> RAW DATA:
►

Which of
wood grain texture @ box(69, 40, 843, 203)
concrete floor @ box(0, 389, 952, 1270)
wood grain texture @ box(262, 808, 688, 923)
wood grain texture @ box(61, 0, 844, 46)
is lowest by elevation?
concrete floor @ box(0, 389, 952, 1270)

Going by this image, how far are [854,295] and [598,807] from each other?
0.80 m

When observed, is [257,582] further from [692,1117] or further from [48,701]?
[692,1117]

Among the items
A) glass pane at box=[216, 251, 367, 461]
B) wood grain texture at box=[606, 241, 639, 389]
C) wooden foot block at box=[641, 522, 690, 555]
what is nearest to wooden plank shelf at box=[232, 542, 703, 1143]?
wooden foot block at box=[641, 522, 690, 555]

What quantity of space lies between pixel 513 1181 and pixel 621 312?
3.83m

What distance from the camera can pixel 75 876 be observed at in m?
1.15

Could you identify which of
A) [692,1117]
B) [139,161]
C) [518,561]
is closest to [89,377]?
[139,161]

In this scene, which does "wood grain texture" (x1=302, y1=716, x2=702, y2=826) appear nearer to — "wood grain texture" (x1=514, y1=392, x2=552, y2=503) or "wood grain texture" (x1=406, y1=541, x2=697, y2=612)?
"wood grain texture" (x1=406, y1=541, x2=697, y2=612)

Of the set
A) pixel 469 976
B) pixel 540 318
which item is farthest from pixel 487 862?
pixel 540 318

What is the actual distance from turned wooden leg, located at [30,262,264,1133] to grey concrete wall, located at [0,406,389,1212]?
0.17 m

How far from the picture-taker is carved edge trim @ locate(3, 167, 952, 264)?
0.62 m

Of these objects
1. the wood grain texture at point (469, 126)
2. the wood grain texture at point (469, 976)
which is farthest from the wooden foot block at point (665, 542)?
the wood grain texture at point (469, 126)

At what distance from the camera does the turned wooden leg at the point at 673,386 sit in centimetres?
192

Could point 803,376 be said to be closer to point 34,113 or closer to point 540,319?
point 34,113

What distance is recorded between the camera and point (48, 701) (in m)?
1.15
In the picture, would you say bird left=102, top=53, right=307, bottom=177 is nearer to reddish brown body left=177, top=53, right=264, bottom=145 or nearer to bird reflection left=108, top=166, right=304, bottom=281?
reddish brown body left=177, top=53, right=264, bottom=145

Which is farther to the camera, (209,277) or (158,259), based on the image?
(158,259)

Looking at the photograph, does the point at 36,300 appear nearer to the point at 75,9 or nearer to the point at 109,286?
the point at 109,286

◄

> DIRECTION:
Locate every line in the listing above that contains the string "bottom", and copy each of those lines in full. Treat the match as case-sensitive.

> COMPLETE RESPONSE:
In the picture, would you say bird left=102, top=53, right=307, bottom=177 is nearer to reddish brown body left=177, top=53, right=264, bottom=145 or nearer to bird reflection left=108, top=166, right=304, bottom=281?
reddish brown body left=177, top=53, right=264, bottom=145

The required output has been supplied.